_EXERCISE_
Please pick out each line below that contains the word "photograph" and copy those lines.

■ ■ ■ ■ ■

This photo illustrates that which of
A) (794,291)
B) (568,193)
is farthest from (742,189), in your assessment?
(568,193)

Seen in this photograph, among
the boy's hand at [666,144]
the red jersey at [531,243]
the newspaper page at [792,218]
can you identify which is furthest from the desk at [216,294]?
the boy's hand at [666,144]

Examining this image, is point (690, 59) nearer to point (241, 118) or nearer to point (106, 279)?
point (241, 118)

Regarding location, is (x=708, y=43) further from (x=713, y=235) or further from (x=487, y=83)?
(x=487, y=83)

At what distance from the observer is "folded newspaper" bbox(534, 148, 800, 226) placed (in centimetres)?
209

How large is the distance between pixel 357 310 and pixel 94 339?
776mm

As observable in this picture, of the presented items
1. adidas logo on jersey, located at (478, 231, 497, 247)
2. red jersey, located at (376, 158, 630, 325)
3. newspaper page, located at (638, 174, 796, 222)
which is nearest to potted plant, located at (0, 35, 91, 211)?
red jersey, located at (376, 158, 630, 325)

■ ■ ■ ■ ■

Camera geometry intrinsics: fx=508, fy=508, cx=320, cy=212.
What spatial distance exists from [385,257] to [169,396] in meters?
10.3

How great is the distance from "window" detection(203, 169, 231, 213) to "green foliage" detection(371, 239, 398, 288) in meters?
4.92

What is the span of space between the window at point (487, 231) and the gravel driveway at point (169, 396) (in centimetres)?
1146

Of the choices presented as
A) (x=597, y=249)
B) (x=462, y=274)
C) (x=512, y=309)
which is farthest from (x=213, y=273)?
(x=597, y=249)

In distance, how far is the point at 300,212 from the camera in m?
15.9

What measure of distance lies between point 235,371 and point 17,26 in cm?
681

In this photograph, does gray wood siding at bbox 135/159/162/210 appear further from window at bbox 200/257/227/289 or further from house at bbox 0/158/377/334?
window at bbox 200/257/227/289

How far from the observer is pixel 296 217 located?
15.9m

■ ■ ■ ■ ■

_RESPONSE TO THIS EXERCISE_
Seen in this photograph, among
In this photograph, does gray wood siding at bbox 135/159/162/210 appear further from window at bbox 200/257/227/289 or further from house at bbox 0/158/377/334?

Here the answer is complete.